The required output holds only the lines from the one containing "standing: 22%" through the end of the material below, copied exactly, please, with no pictures.

- _GIVEN INFORMATION_:
===============
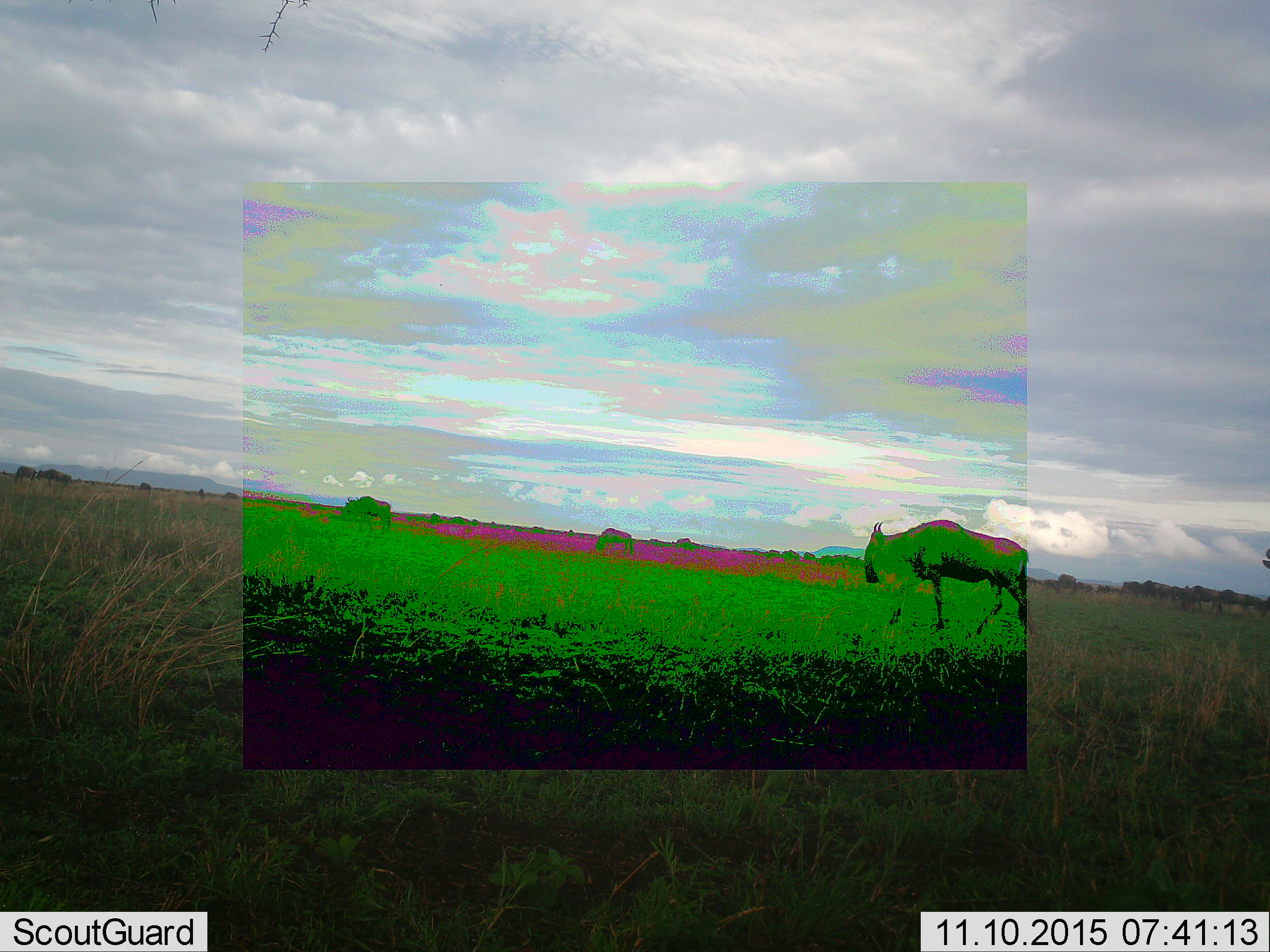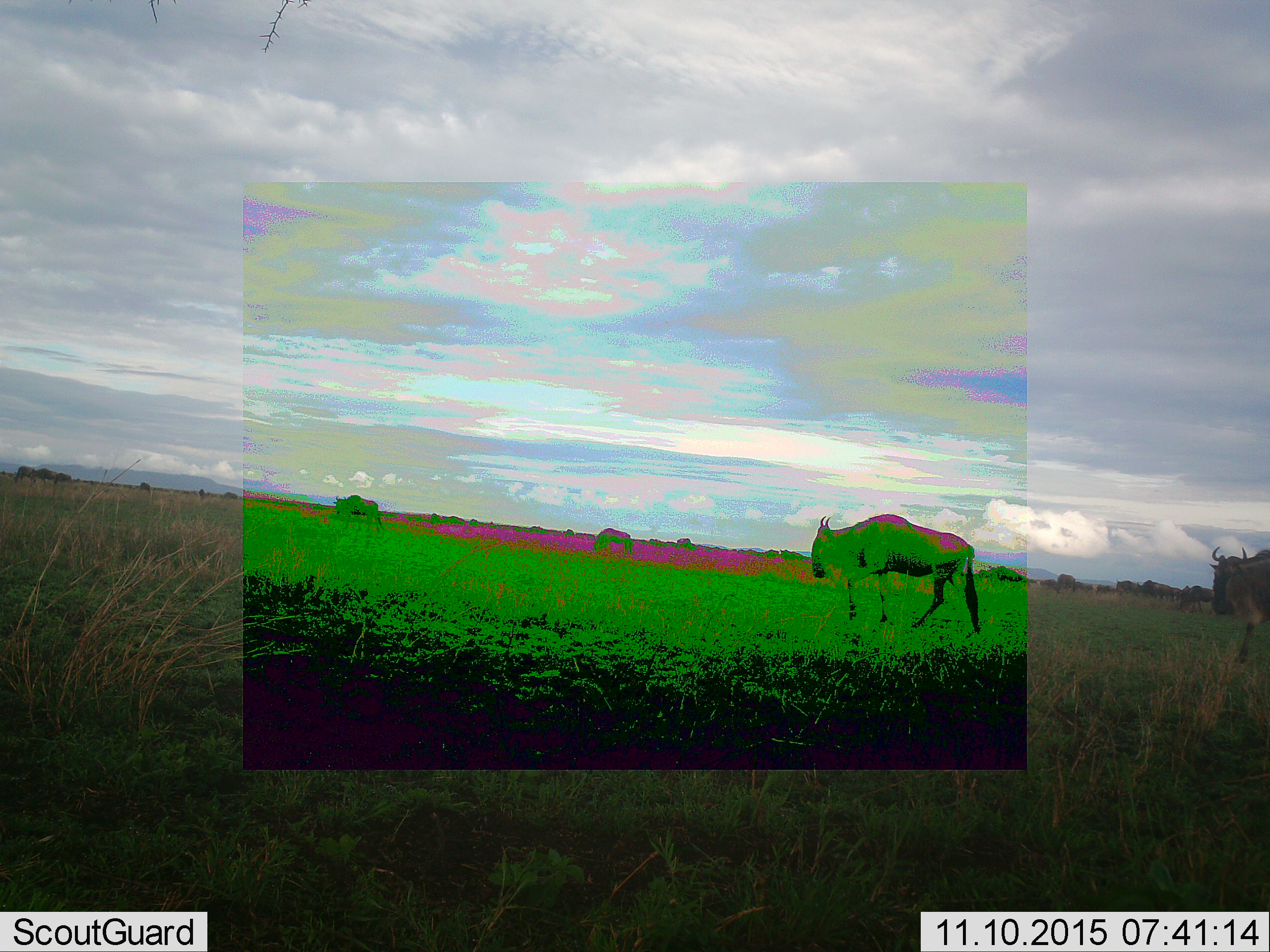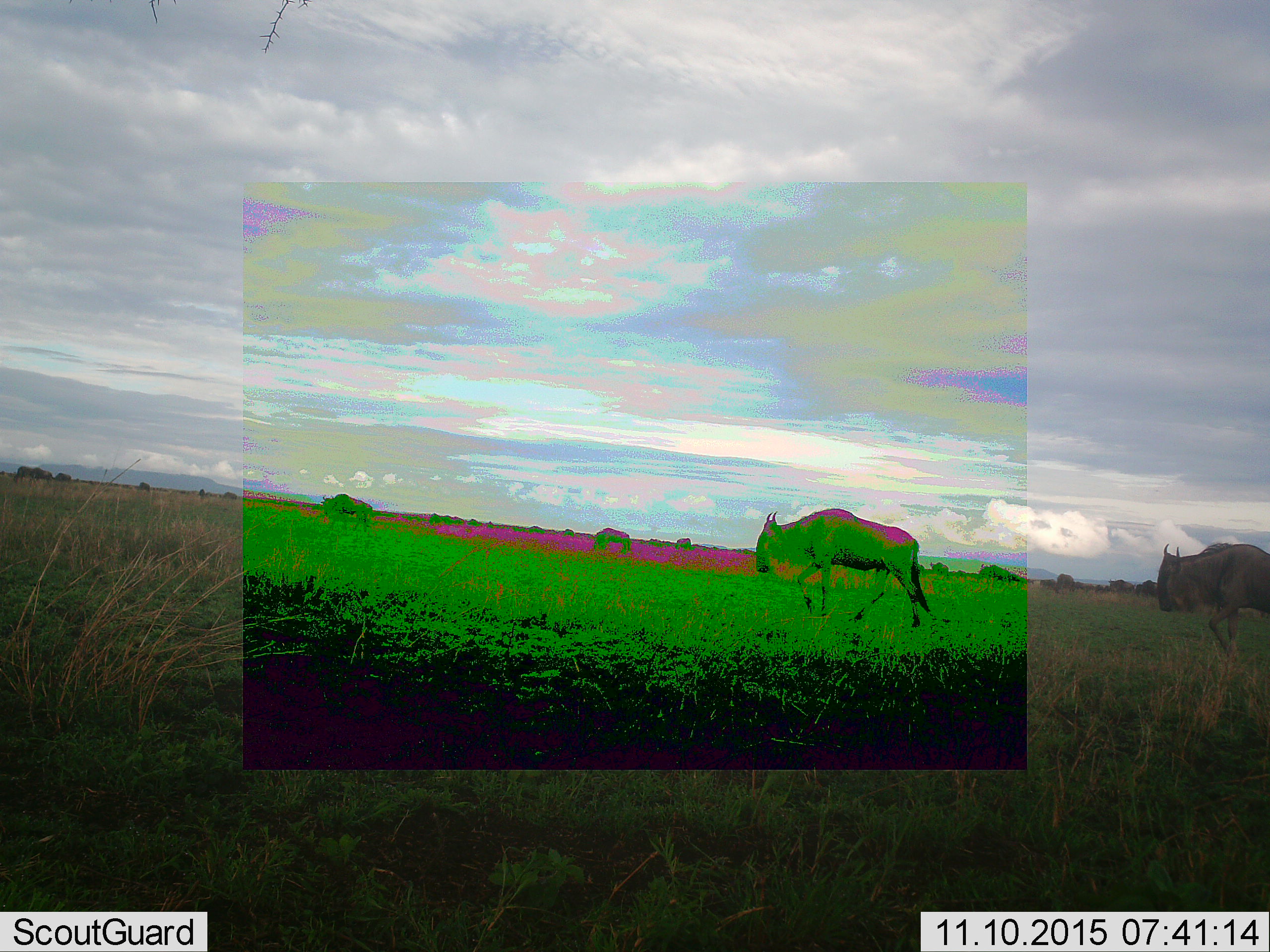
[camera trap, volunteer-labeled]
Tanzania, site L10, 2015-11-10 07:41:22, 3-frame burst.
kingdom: Animalia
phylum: Chordata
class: Mammalia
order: Artiodactyla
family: Bovidae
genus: Connochaetes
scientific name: Connochaetes taurinus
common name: blue wildebeest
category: wildebeest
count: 10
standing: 22%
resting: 11%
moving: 100%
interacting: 0%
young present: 11%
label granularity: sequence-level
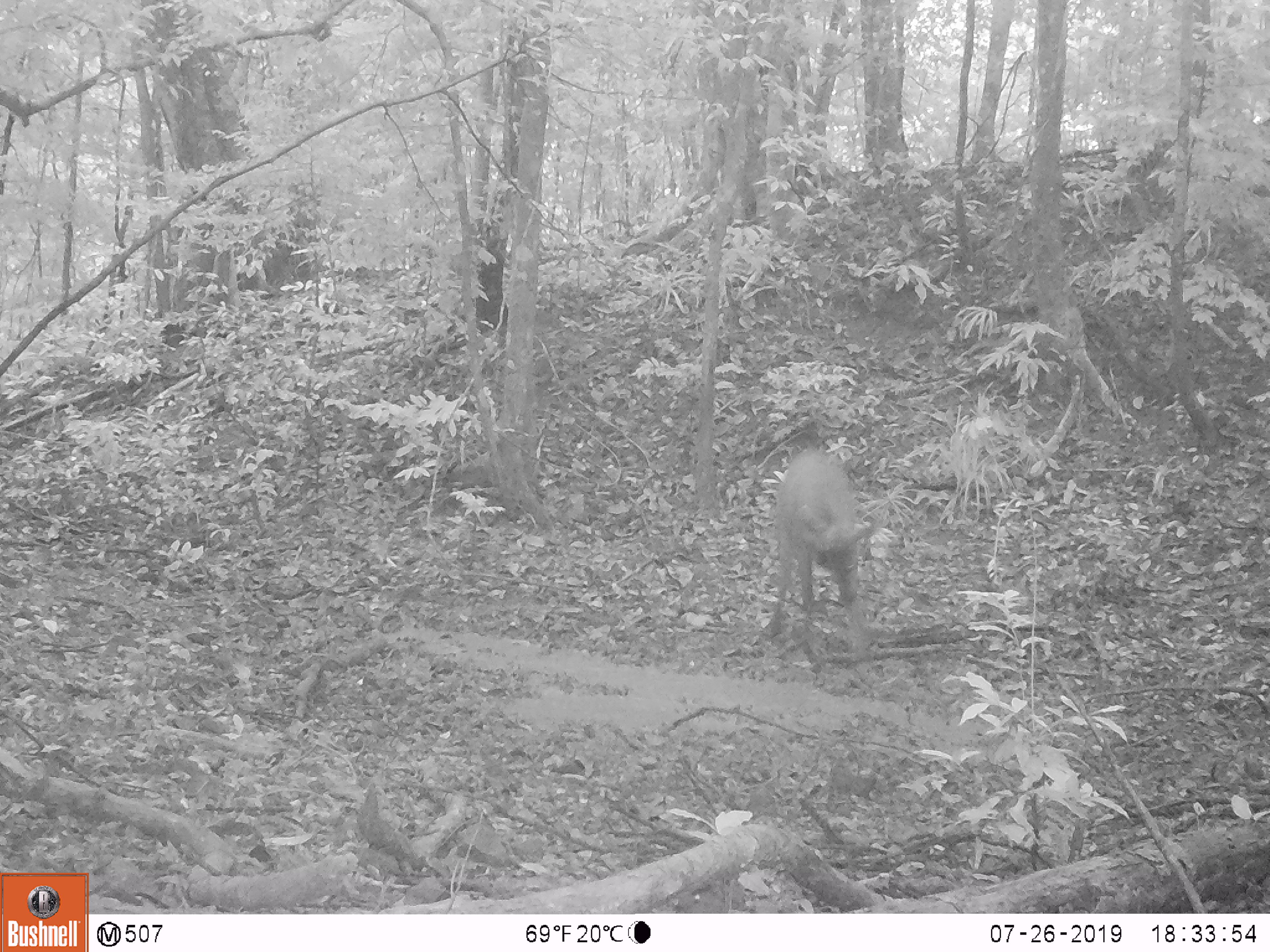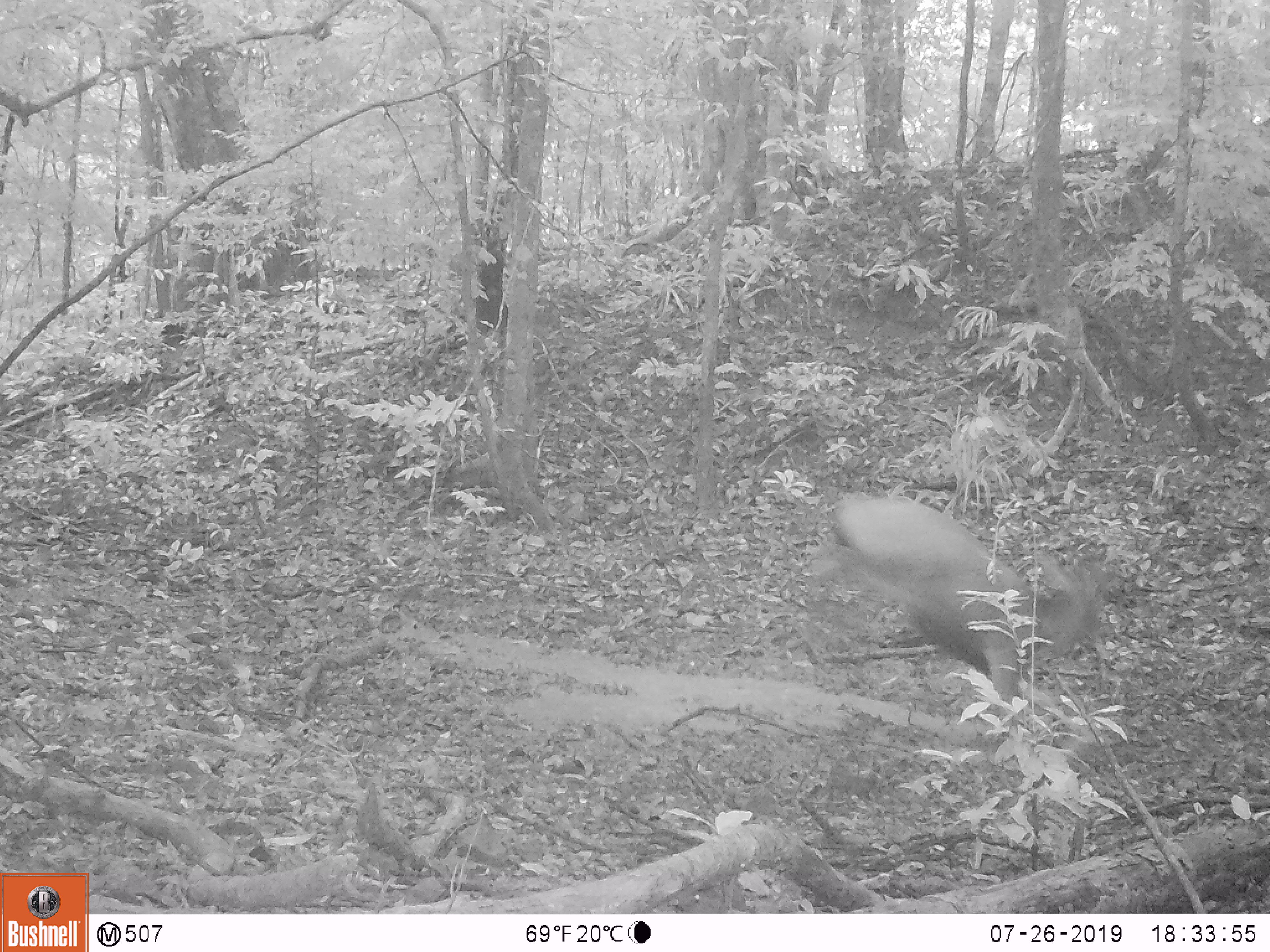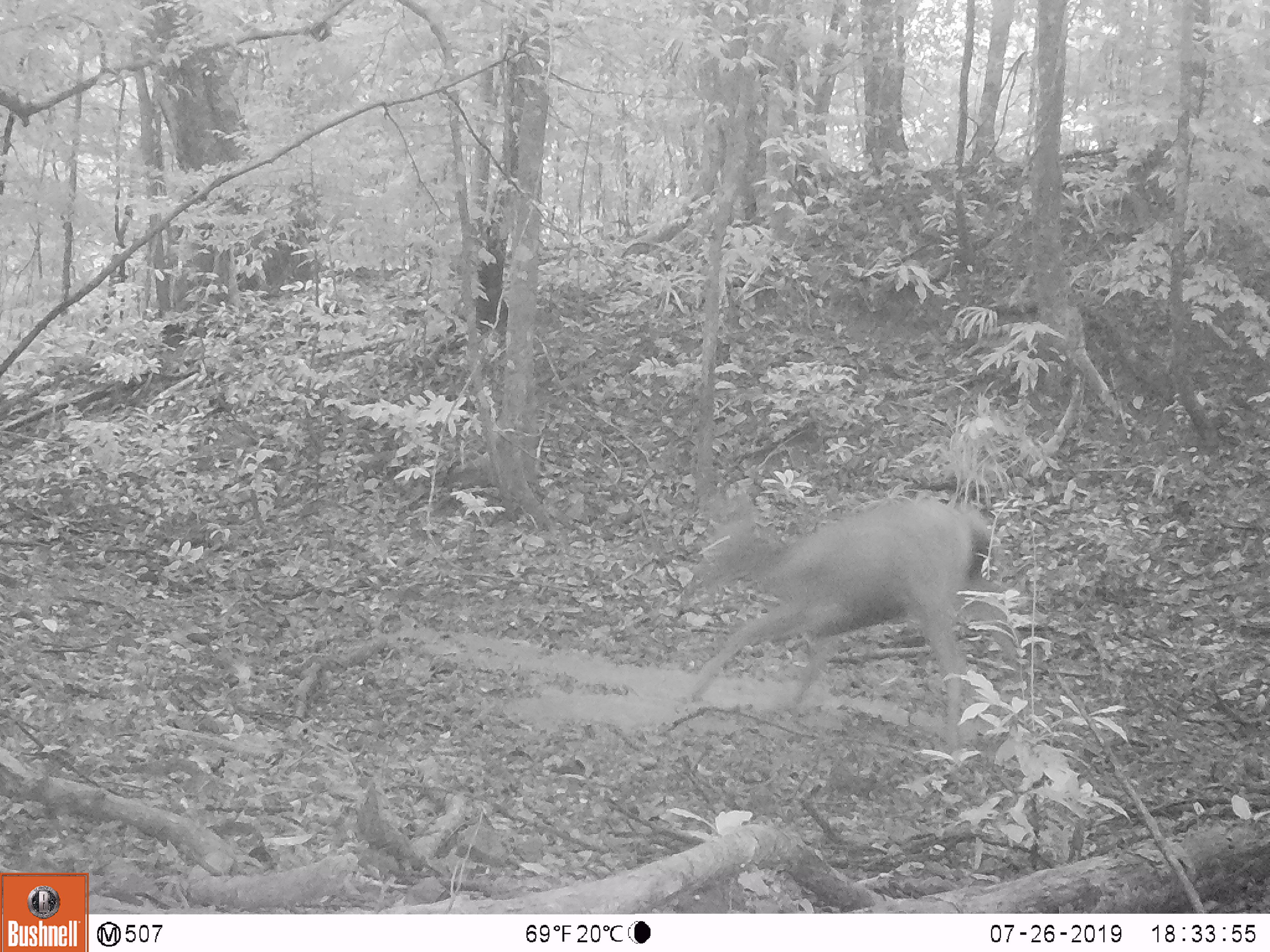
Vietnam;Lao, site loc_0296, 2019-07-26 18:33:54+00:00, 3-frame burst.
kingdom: Animalia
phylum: Chordata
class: Mammalia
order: Artiodactyla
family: Cervidae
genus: Rusa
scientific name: Rusa unicolor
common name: sambar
Sambar (Rusa unicolor). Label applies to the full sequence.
===============
- _ANSWER SECTION_:
standing: 22%
resting: 11%
moving: 100%
interacting: 0%
young present: 11%
label granularity: sequence-level
Vietnam;Lao, site loc_0296, 2019-07-26 18:33:54+00:00, 3-frame burst.
kingdom: Animalia
phylum: Chordata
class: Mammalia
order: Artiodactyla
family: Cervidae
genus: Rusa
scientific name: Rusa unicolor
common name: sambar
Sambar (Rusa unicolor). Label applies to the full sequence.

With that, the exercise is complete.